Converting a double with a fractional component truncates (or discards) the fractional bit. That’s why an int representation of e is two and not three. Instead of rounding, it’s discarding the fractional component entirely. double-to-int conversions are narrowing conversions, and we’re only allowed to convert doubles to ints if the value can be represented by an int. Anything outside these bounds (e.g. infinity, NaN, etc.) is a logic error.

#include <fmt/format.h>
#include <limits> // imports std::numeric_limits

int main()
{
  fmt::print("int min value: {}\n", std::numeric_limits<int>::min());
  fmt::print("int max value: {}\n", std::numeric_limits<int>::max());

  fmt::print("double min value: {}\n", std::numeric_limits<double>::min());
  fmt::print("double max value: {}\n", std::numeric_limits<double>::max());
  fmt::print("double lowest value: {}\n", std::numeric_limits<double>::lowest());
}

int min value: -2147483648
int max value: 2147483647
double min value: 2.2250738585072014e-308
double max value: 1.7976931348623157e+308
double lowest value: -1.7976931348623157e+308

We can query the min/max values for int, double, and char using std::numeric_limits, with the type we want to query for inside angle brackets.
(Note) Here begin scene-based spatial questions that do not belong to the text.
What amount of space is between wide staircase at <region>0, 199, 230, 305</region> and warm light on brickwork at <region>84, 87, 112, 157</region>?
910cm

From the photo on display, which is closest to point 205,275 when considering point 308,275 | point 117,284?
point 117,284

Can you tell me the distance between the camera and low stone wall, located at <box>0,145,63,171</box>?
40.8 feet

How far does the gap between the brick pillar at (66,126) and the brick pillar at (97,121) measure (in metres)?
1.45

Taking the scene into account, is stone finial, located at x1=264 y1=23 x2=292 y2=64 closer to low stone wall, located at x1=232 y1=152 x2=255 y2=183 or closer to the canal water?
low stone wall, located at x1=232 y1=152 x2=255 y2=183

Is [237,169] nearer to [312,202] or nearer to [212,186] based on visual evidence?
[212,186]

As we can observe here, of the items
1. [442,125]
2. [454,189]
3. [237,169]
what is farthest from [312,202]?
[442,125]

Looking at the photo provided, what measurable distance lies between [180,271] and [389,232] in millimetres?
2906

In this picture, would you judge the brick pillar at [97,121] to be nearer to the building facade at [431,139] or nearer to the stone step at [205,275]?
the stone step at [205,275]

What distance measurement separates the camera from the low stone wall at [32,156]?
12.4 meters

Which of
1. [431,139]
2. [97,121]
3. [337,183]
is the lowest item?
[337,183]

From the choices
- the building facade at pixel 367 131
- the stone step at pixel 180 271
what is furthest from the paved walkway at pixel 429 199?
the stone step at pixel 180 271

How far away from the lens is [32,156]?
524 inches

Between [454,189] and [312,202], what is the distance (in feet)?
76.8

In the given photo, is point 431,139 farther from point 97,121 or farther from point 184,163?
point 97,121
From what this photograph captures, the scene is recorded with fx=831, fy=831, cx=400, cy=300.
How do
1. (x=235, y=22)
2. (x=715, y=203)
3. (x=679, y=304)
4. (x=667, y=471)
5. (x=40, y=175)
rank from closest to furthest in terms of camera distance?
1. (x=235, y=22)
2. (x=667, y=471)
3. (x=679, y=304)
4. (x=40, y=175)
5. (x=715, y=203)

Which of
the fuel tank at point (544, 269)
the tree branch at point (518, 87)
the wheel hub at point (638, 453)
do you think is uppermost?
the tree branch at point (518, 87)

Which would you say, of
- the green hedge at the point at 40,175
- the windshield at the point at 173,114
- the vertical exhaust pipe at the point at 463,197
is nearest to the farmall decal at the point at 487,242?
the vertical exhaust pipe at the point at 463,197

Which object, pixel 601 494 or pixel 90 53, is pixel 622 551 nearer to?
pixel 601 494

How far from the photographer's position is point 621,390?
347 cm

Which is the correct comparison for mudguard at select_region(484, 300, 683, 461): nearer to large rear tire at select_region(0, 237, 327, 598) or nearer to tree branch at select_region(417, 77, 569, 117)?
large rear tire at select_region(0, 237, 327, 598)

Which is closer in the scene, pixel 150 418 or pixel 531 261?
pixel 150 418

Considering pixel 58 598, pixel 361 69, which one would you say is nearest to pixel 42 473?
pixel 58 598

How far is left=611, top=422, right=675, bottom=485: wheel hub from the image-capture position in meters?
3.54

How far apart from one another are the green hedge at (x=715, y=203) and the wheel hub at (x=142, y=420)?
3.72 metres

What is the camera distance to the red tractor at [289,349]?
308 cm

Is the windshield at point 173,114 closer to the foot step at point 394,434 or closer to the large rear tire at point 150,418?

Mixing `int`s and `double`s

We discussed char and cross-type operations involving int and char earlier, and how they always convert chars to ints before evaluating the operation. Take a moment to think about the code below before you copy it across to Compiler Explorer. What do you think happens for expressions involving ints and doubles?

#include <fmt/format.h>

int main()
{
  int const one_gross = 144;
  double const average_hobbit_height = 0.915;
  fmt::print("one gross of hobbits standing on each other's shoulders: {}\n", one_gross * average_hobbit_height);
  fmt::print("average_hobbit_height == 1: {}\n", average_hobbit_height == 1);
}

one gross of hobbits standing on each other's shoulders: 13176.0
average_hobbit_height == 1: false

When mixing ints and doubles in expressions, our ints are converted to doubles, and so the resulting expression is a double expression.

Explicit conversions

What we’ve looked at so far in this chapter are called implicit conversions: that is, we’re converting values from one type to another, but we’re not stating that we ever intended to convert. This is often okay for lossless conversions: there’s no potential information loss, so we can get away without saying anything in many situations. Narrowing conversions, on the other hand, are a different story: it’s unclear as to whether or not you’re even aware that narrowing is happening.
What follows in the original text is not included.